L’expression « violente amour » serait de lui, elle traduit son sentiment ambigu de souverain épris de son peuple qui doit néanmoins en combattre une partie de celui-ci pour reprendre son royaume et assoir sa légitimité. Henri IV n’est pas reconnu comme roi par la Ligue catholique car il est protestant, il a néanmoins une partie de la noblesse et donc de l’armée catholique avec lui par fidélité envers la légalité et la tradition de l’ordre de succession du roi de France.

Le dilemme et la lutte de Henri IV pour reconquérir son royaume et son peuple

Henri IV, premier roi de la branche des Bourbons, a un tempérament différent de Henri III, il n’a pas été élevé à la cour du roi de France bien qu’il y ait vécu un temps après son mariage avec Marguerite mais dans des circonstances très difficiles. Henri IV mène ses troupes et participe aux batailles depuis tout jeune, il est habillé modestement et souvent en armures, adepte du franc parler en allant à l’essentiel sans fioritures ni grandes tirades, proche du peuple et familier avec ses courtisans sans cérémonial.

Alors qu’il succède à Henri III, il hésite à se convertir au catholicisme comme lui enjoignent les nobles catholiques qui le soutiennent mais cette décision risque très certainement de lui mettre à dos les puissants nobles protestants qui lui sont fidèles depuis toujours et puis, ce serait encore une énième fois qu’il changerait de religion. Henri IV décide donc de remettre à plus tard sa décision mais il se montre tolérant envers les catholiques et magnanime envers ses anciens adversaires lorsqu’ils sont défaits afin de s’assurer de leur soutien.

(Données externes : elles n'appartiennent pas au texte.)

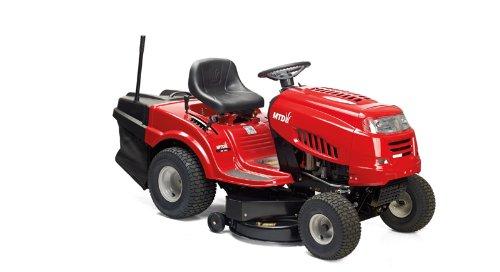 MTD Smart RN 145 Tondeuse à Gazon Autoportée Mulching, Roues Motrices, Démarrage: Electrique 8900 W Coupe 105 cm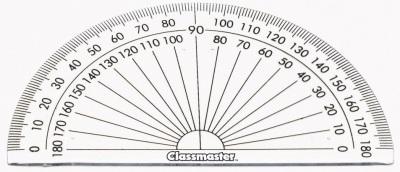 Classmaster 180° Protractors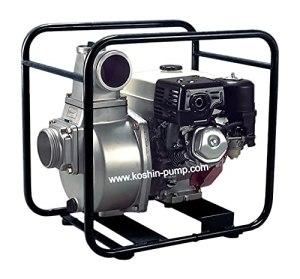 Koshin – Pompe à moteur SEH-100X – 1450 l/min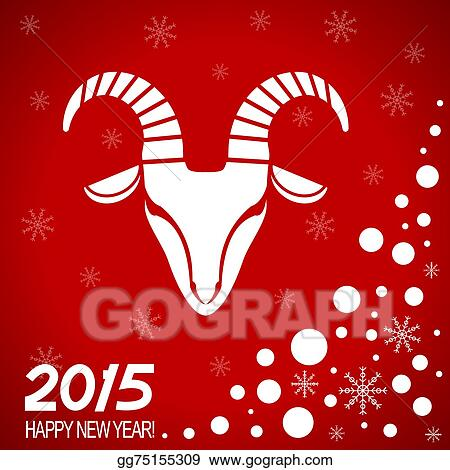 new year red card with goat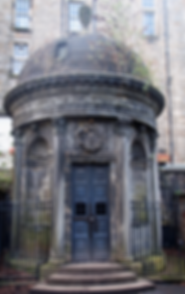 Greyfriar's kirkyard George Haunted McKenzie Tomb Edinburgh
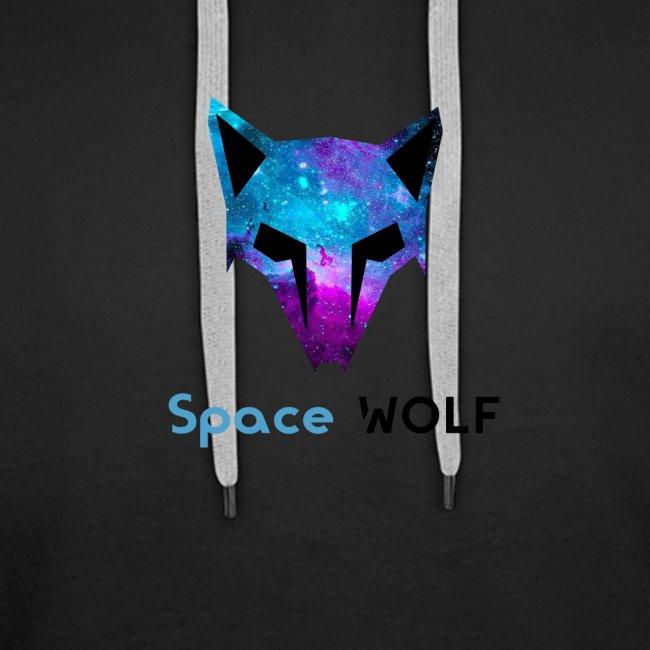 space wolf galaxy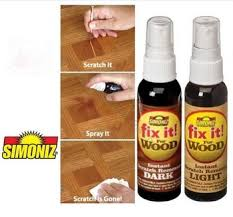 repairing surface scratches in hardwood floors carpet vidalondon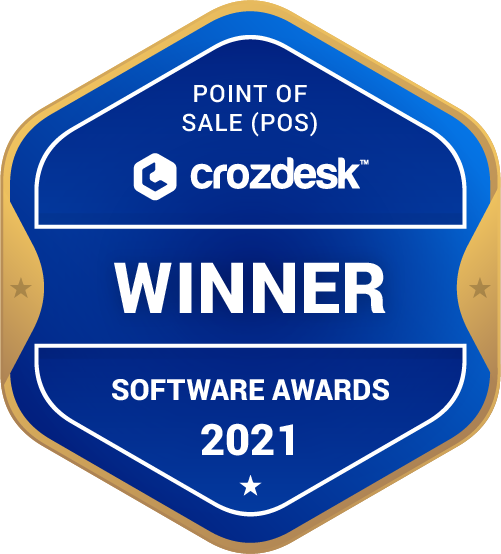 Point of Sale (POS) Winner Badge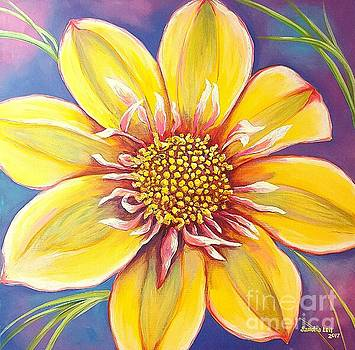 Hawaiian Dahlia by Sandra Lett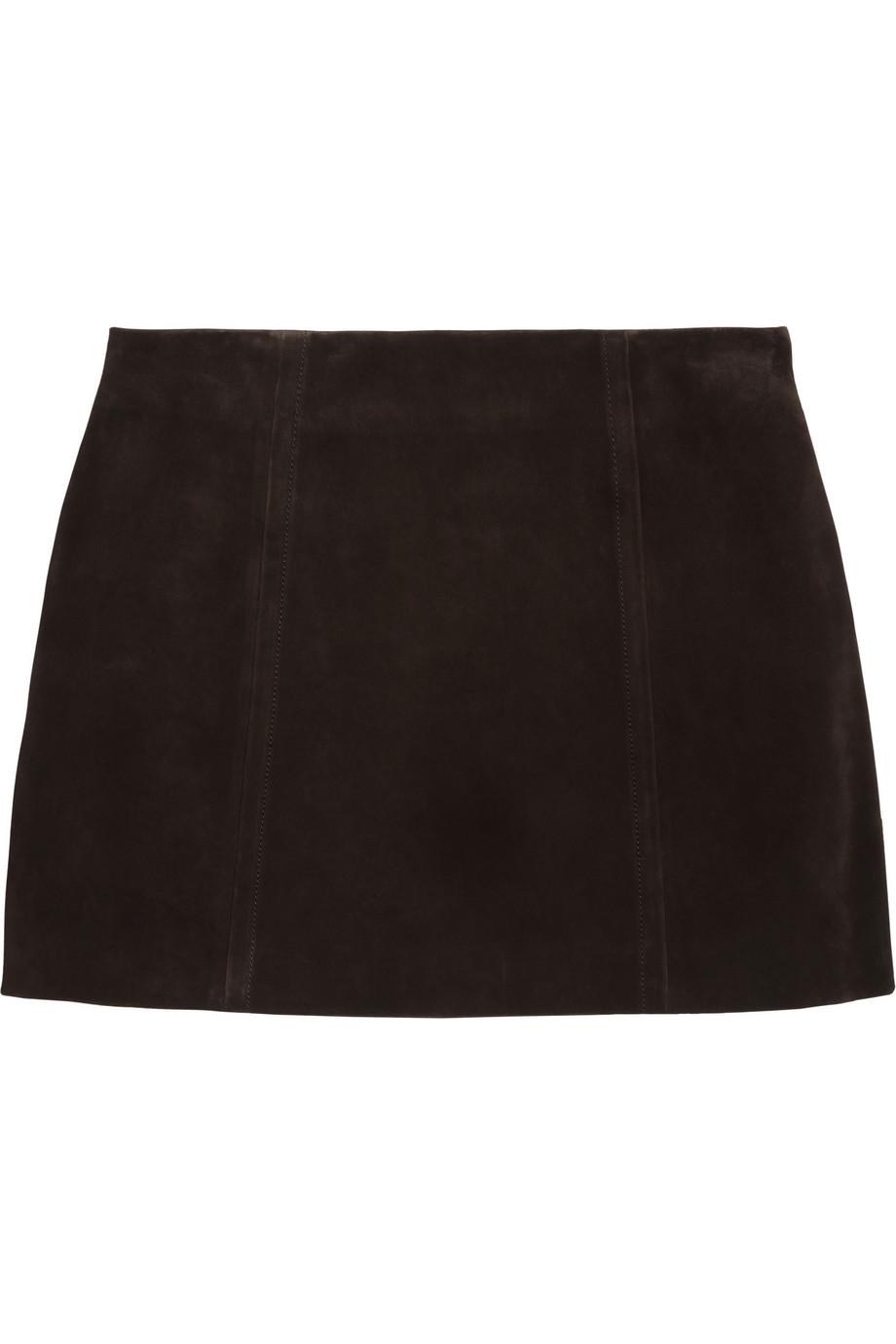 Miu miu Suede Mini Skirt in Brown | Lyst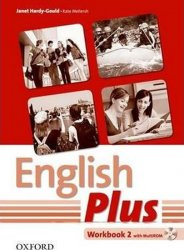 English Plus 2 Workbook + Multi-ROM Pack (International Edition) - neuveden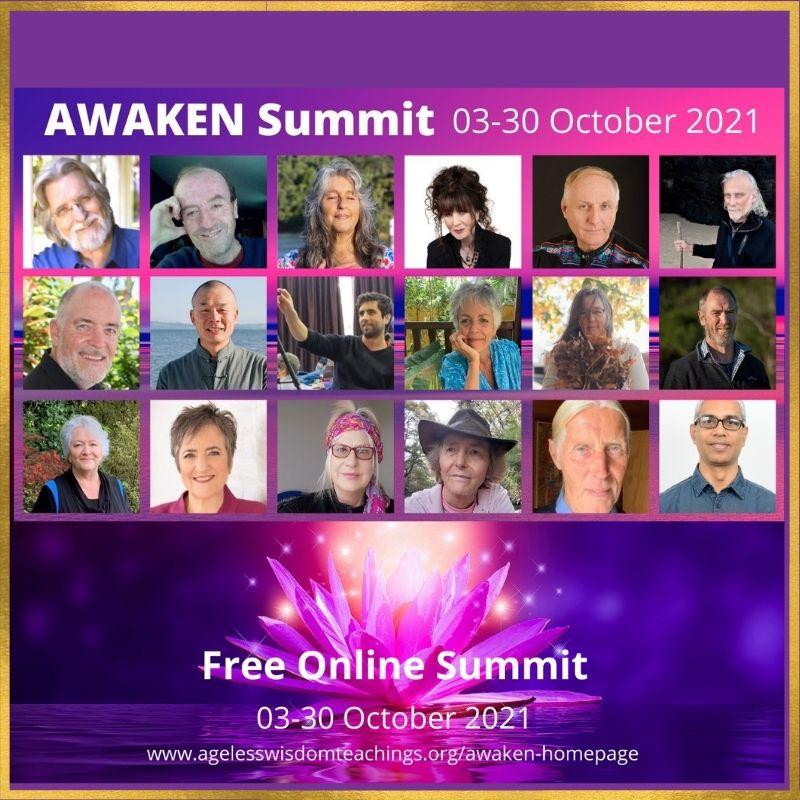 03-30 October 2021 – Franchelle Speaking at the Awaken Summit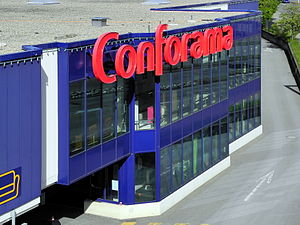 Conforama - Conforama in Wallisellen, Switzerland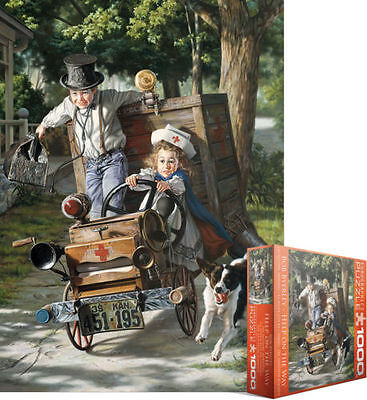 1000 Piece - Byerley - Help on the Way EG60000439 - Eurographics Puzzle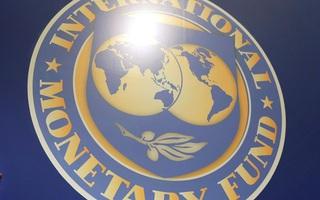 МВФ ОБЕСПОКОЕН ПОЗИЦИЕЙ ПАРЛАМЕНТА ПО БЮДЖЕТУ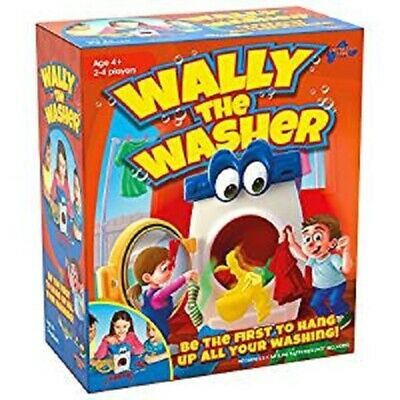 New Official Drumond Park Wally The Washer Action Family Game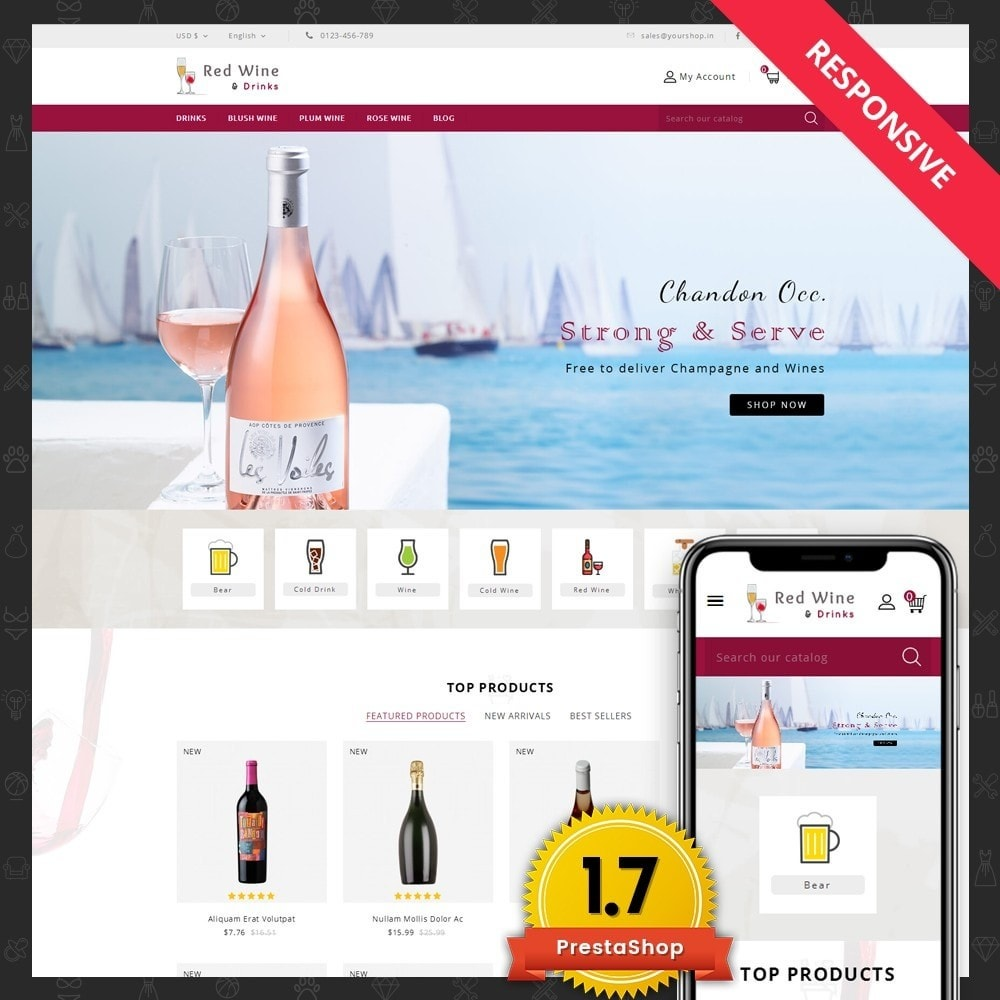 theme - Boissons & Tabac - Red Wine Online Store - 1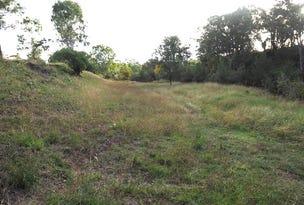 Lot 152-153 Running Creek Road, Kilkivan, Qld 4600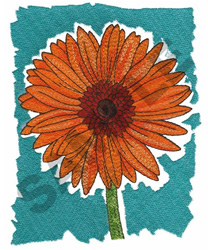 DAISY WITH BACKGROUND embroidery design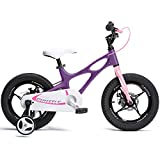 RoyalBaby Boys Girls Kids Bike 14 Inch Space Shuttle Magnesium Bicycles with Training Wheels Child Bicycle Purple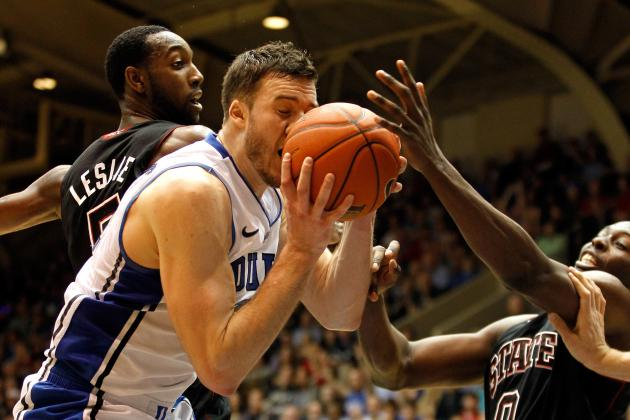 Duke vs North Carolina State: Start Time, Live Stream, TV Info, Preview and More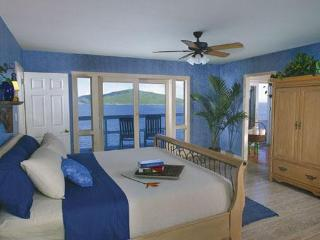 Katmari - Saint Thomas vacation rentals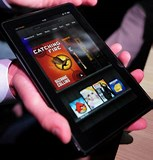 Image result for amazon kindle fire Release date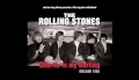 The Rolling Stones Charlie is my Darling - Ireland 1965 - Official Trailer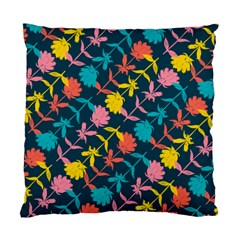 Colorful Floral Pattern Standard Cushion Case (one Side)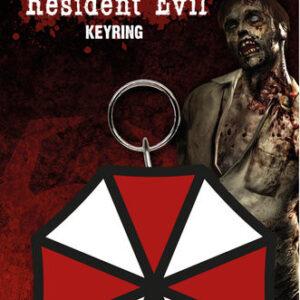 Posters Klíčenka Resident Evil - Umbrella - Posters
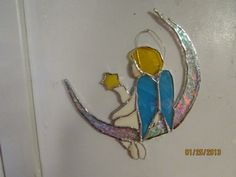 handmade stained glass baby angel.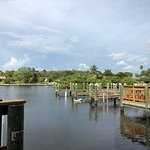 Foto de Phillippi Creek Village Restaurant & Oyster Bar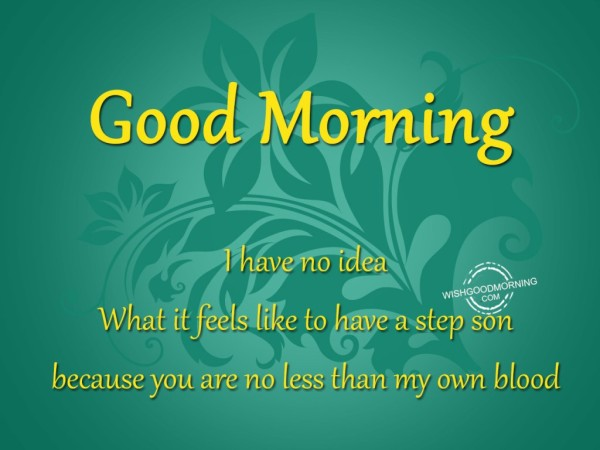 I Have No Idea - Good Morning-wg03416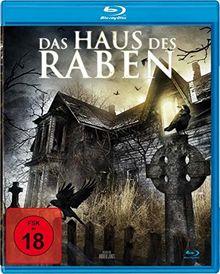 Das Haus des Raben [Blu-ray]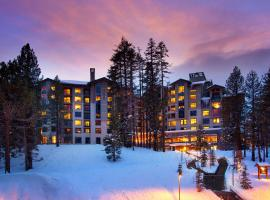 The Westin Monache Resort, Mammoth, resort in Mammoth Lakes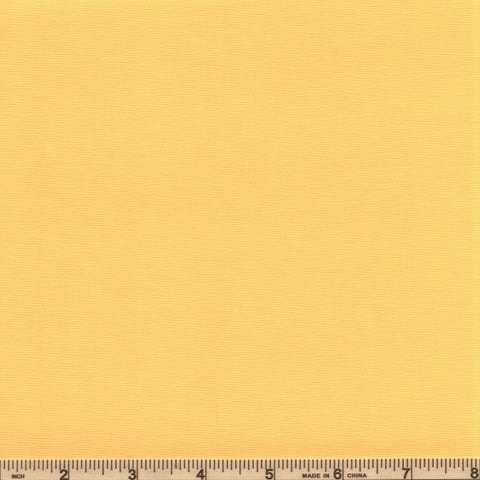 Benartex Superior Solids 3000B 03 Light Yellow By The Yard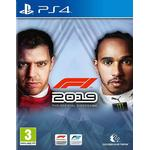 3+ PlayStation 4 Games F1 2019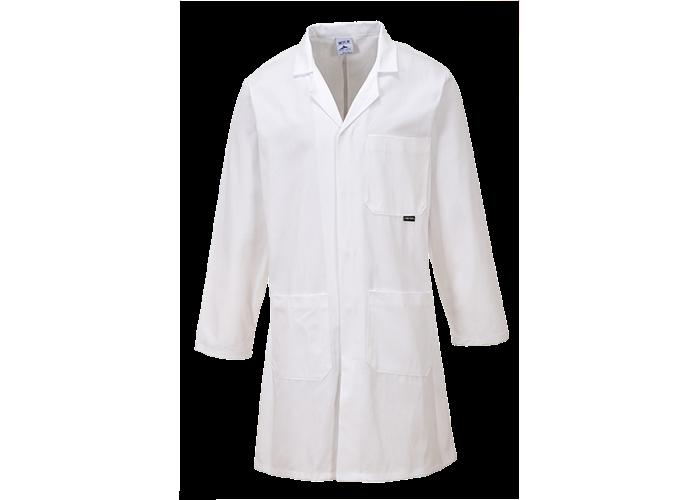 Cotton Coat  White  Large  R - 1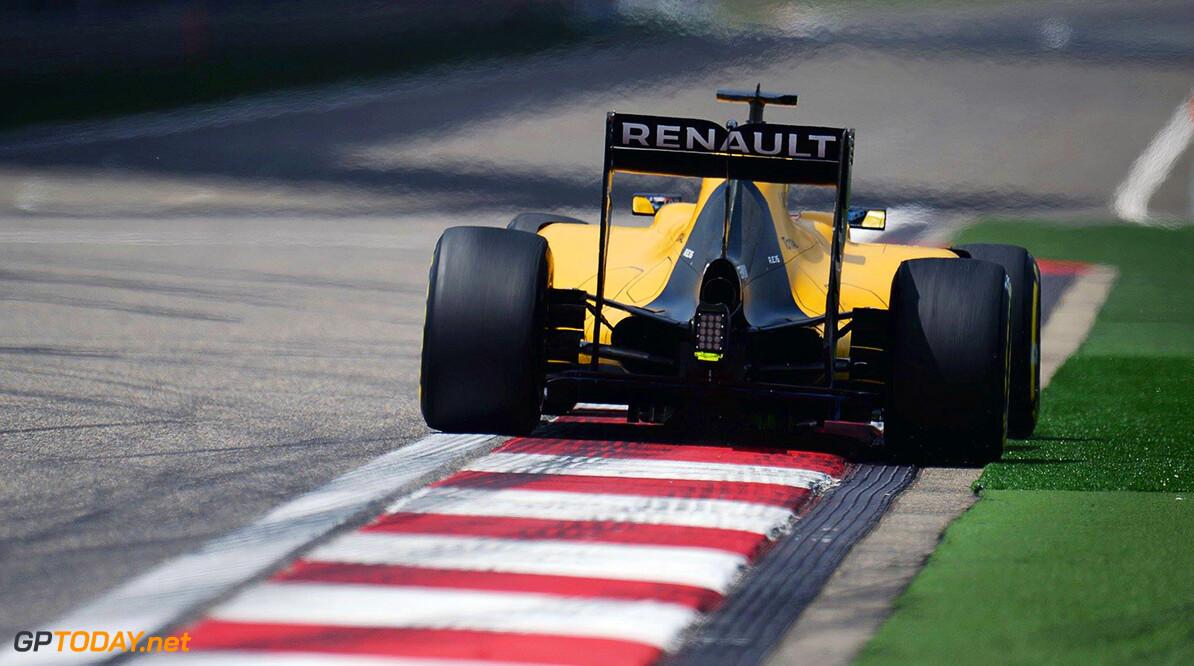 2017-regels geschenk uit de hemel voor Renault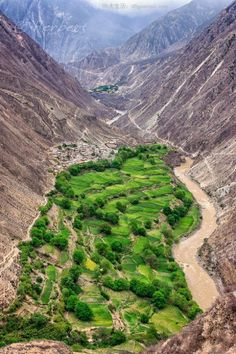 How green is your valley - Tibet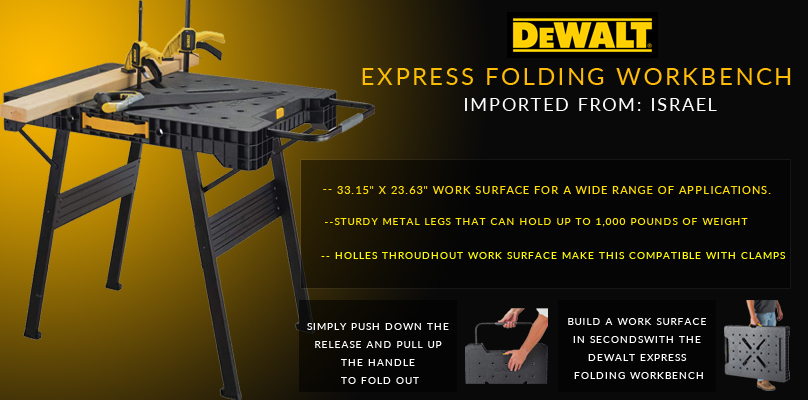 Dewalt Express Folding Workbench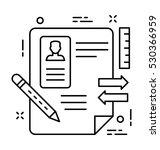 resume vector icon | Shutterstock .eps vector #530366959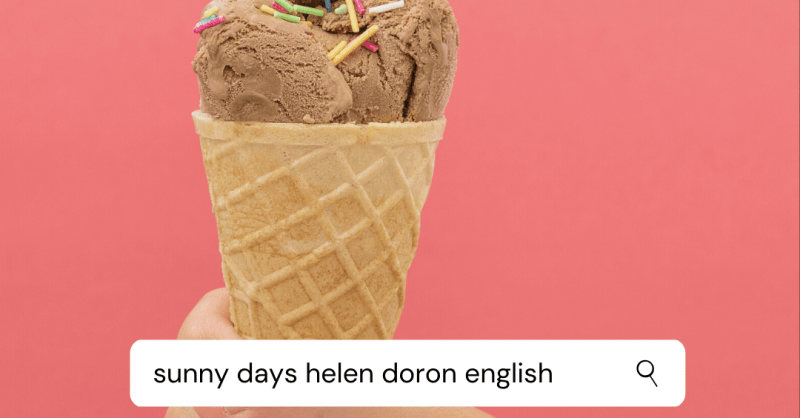 Férias de Verão em Inglês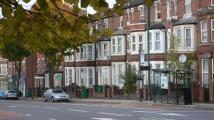 Alfreton Road Flat to rent
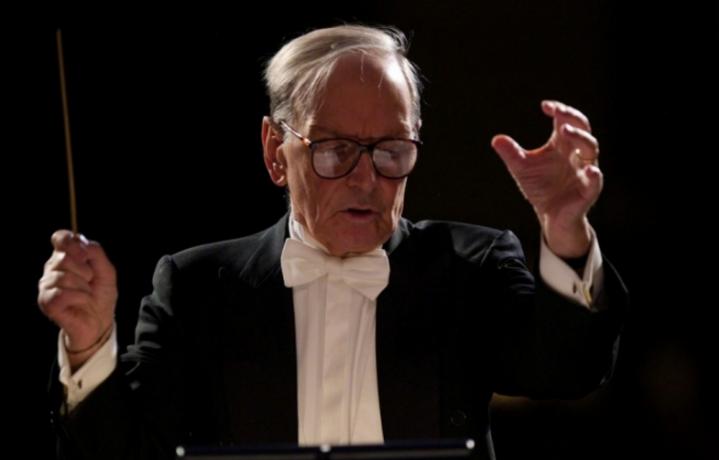 Ennio Morricone, 87 anni. Foto: Facebook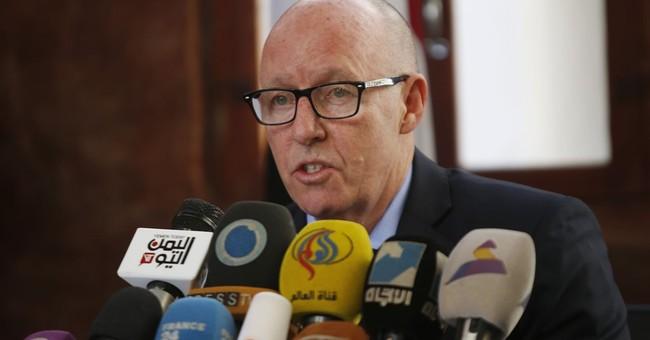 UN says access difficult to besieged Yemeni city of Taiz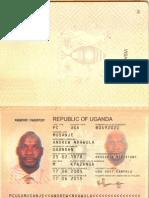 PassPort Details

En mars 1590 a lieu la bataille d’Ivry en Normandie entre Henri IV et la Ligue, l’issue des combats est incertaine et c’est là que nait la légende où le roi Henri IV aurait harangué ses troupes en leur disant de se rallier à son « panache blanc ». Le blanc est la couleur de l’écharpe et des grandes plumes posées sur le chapeau que porte Henri IV pour le distinguer ainsi que ses partisans, il les enjoint donc à le suivre jusqu’au bout pour emporter la victoire.

Ivry fut une bataille violente et indécise où la Ligue chercha à briser le siège de Paris, ses forces étaient plus nombreuses mais la bravoure du roi de France et de ses armées prirent finalement le dessus. Pierre de Siorac participe à cette bataille mais il en voit seulement une partie qui est très confuse, une immense charge de cavalerie où tout s’entrechoque, il en sort indemne mais complètement hagard. Au milieu de ce charnier, il ne sait plus où il est, où sont ses compagnons d’armes mais il est en vie et il apprend finalement avec soulagement la victoire de son camp.

La conversion du roi et la conquête de Paris

Désormais, l’objectif principal de Henri IV est de conquérir la capitale pour assoir sa légitimité dans le royaume de France. Paris, la rebelle de toujours, est cette fois-ci dans le camp des ultras catholiques, ironie de l’Histoire alors que quelques siècles plus tard la capitale se soulèvera pour les idéaux de la Révolution et en opposition à cette même Eglise catholique mais toujours contre son souverain, cela reste une constante.

Pierre de Siorac est utilisé à nouveau comme espion pour le compte du roi et il parvient à s’installer dans Paris en tant que marchand. Il nous décrit le siège de plusieurs mois de l’immense cité et ses conséquences effroyables pour la population en raison d’une terrible famine qui sévit et emporte de nombreux habitants après d’affreuses privations, tous les animaux sont mangés et il y a même des actes de nécrophagies.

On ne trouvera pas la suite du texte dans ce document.